In the Trenches Part II

I regularly read Bob Sutton's blog called "Work Matters". Bob is a business professor at Stanford and I love what he has to say about leadership and the workplace. He created the following list of twelve things that good bosses believe and bad bosses ignore.
  1. I have a flawed and incomplete understanding of what it feels like to work for me.
  2. My success — and that of my people — depends largely on being the master of obvious and mundane things, not on magical, obscure, or breakthrough ideas or methods.
  3. Having ambitious and well-defined goals is important, but it is useless to think about them much. My job is to focus on the small wins that enable my people to make a little progress every day.
  4. One of the most important, and most difficult, parts of my job is to strike the delicate balance between being too assertive and not assertive enough.
  5. My job is to serve as a human shield, to protect my people from external intrusions, distractions, and idiocy of every stripe — and to avoid imposing my own idiocy on them as well.
  6. I strive to be confident enough to convince people that I am in charge, but humble enough to realize that I am often going to be wrong.
  7. I aim to fight as if I am right, and listen as if I am wrong — and to teach my people to do the same thing.
  8. One of the best tests of my leadership — and my organization — is "what happens after people make a mistake?"
  9. Innovation is crucial to every team and organization. So my job is to encourage my people to generate and test all kinds of new ideas. But it is also my job to help them kill off all the bad ideas we generate, and most of the good ideas, too.
  10. Bad is stronger than good. It is more important to eliminate the negative than to accentuate the positive.
  11. How I do things is as important as what I do.
  12. Because I wield power over others, I am at great risk of acting like an insensitive jerk — and not realizing it.
It is a powerful list because he has a way of clearing through all of the b.s. that is out there about leadership and distilling what we need to do as bosses and leaders in order to be effective.

I especially like number 2 and 3. Education is rife right now with policy theories and debates, especially in regards to what will make the American education system better. I know the policy world does not work this way, but what if we started to focus on supporting and developing school district leaders and school principals who try to do embody the twelve beliefs above.
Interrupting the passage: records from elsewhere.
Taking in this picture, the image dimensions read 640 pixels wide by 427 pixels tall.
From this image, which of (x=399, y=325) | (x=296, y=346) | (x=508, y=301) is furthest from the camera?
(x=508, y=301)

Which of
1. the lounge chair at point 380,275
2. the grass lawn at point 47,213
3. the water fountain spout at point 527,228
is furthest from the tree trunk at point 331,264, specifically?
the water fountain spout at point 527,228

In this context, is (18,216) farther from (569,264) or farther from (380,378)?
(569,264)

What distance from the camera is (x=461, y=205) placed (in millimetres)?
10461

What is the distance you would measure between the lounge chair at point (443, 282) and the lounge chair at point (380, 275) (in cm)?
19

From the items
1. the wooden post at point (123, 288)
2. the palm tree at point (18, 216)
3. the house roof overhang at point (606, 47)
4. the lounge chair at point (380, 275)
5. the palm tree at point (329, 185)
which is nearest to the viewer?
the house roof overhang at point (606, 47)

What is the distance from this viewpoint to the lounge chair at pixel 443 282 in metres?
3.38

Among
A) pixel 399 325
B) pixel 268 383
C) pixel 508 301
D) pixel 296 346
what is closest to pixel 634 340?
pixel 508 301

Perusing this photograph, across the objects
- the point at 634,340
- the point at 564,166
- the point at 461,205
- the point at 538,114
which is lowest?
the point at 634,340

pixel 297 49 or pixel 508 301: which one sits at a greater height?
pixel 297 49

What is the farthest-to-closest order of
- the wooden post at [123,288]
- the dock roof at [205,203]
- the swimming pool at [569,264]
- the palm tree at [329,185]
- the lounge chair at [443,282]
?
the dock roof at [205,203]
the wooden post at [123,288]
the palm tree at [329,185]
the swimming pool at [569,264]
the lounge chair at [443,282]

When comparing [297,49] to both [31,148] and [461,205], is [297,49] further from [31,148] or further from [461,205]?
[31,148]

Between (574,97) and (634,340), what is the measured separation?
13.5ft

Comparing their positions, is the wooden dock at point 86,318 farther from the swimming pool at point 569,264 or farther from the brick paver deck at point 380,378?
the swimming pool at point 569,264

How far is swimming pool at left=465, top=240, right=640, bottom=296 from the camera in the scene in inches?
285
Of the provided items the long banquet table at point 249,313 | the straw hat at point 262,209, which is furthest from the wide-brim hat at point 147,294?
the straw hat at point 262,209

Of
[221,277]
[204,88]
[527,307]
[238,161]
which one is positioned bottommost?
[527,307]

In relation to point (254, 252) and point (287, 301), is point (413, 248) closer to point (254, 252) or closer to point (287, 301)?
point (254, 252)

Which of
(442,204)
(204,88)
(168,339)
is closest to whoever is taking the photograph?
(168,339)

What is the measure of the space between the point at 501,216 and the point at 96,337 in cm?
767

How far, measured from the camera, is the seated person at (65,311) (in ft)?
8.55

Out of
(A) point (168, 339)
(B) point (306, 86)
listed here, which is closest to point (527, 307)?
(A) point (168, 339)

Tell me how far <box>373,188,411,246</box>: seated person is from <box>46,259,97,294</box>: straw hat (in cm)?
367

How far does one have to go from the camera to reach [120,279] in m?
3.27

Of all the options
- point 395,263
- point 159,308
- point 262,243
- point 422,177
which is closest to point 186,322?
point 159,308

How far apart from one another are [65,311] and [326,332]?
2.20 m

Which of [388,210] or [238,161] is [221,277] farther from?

I don't pretend to embody all twelve myself. Anyone who works for me will tell you that I get some a lot better than others. That is why my focus is on number two and three on the list.

To lead my school well, I need embody both of those ideas. What does that mean? It means that I need to refine my instructional leadership and be a better evaluator, supervisor, and frankly, a better teacher. It means that I can have all of the big ideas I want but if I don't try to create the vision with the staff through thousands of small wins in our actions, the big ideas mean nothing.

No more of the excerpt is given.